Batch Streaming
The general syntax of the SELECT
statement is:
SELECT select_list FROM table_expression [ WHERE boolean_expression ]
The table_expression
refers to any source of data. It could be an existing table, view, or VALUES
clause, the joined results of multiple existing tables, or a subquery. Assuming that the table is available in the catalog, the following would read all rows from Orders
.
SELECT * FROM Orders
The select_list
specification *
means the query will resolve all columns. However, usage of *
is discouraged in production because it makes queries less robust to catalog changes. Instead, a select_list
can specify a subset of available columns or make calculations using said columns. For example, if Orders
has columns named order_id
, price
, and tax
you could write the following query:
SELECT order_id, price + tax FROM Orders
Queries can also consume from inline data using the VALUES
clause. Each tuple corresponds to one row and an alias may be provided to assign names to each column.
SELECT order_id, price FROM (VALUES (1, 2.0), (2, 3.1)) AS t (order_id, price)

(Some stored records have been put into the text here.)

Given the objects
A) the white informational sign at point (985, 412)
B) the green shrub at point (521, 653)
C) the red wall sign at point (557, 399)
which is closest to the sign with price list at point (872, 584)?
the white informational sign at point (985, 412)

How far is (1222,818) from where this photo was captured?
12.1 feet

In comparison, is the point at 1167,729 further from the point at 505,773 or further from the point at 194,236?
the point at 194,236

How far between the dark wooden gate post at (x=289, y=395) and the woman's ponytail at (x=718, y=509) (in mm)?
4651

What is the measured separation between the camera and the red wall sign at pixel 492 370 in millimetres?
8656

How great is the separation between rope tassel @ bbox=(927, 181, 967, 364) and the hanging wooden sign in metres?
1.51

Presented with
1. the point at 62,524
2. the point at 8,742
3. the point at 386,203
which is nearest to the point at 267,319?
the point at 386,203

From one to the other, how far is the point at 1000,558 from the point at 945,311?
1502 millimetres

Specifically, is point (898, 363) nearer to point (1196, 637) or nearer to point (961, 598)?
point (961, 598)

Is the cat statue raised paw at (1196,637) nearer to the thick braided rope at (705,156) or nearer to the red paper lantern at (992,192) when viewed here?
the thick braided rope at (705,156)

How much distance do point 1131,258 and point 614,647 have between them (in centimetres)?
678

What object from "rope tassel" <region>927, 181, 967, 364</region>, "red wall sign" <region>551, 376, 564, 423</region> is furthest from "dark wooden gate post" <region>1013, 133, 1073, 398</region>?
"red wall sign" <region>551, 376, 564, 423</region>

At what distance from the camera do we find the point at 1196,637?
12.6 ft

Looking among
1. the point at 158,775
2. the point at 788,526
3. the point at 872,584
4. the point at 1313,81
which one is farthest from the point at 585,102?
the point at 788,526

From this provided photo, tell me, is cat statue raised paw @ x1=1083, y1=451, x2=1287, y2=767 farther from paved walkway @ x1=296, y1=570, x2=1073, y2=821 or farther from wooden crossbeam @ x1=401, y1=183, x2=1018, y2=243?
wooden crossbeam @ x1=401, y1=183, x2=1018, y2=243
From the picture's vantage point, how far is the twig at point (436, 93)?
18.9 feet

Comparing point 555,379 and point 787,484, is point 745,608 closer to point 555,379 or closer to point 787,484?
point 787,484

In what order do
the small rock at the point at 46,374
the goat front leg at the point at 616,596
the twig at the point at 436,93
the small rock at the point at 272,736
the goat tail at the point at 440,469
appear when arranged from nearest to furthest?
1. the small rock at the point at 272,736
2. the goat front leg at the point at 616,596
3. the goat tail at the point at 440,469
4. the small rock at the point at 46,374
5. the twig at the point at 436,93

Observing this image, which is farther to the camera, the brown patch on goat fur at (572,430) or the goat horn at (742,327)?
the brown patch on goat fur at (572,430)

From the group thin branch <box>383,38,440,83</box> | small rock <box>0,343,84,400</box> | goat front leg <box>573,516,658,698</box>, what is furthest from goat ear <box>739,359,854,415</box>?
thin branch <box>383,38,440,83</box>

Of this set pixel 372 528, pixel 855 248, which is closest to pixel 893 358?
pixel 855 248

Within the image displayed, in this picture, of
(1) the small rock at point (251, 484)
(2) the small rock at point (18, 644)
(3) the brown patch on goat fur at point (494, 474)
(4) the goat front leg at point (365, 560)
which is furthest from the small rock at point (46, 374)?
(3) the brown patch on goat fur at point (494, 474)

Rows can be filtered based on a WHERE
clause.
SELECT price + tax FROM Orders WHERE id = 10
Additionally, built-in and user-defined scalar functions can be invoked on the columns of a single row. User-defined functions must be registered in a catalog before use.
SELECT PRETTY_PRINT(order_id) FROM Orders
Batch Streaming
If SELECT DISTINCT
is specified, all duplicate rows are removed from the result set (one row is kept from each group of duplicates).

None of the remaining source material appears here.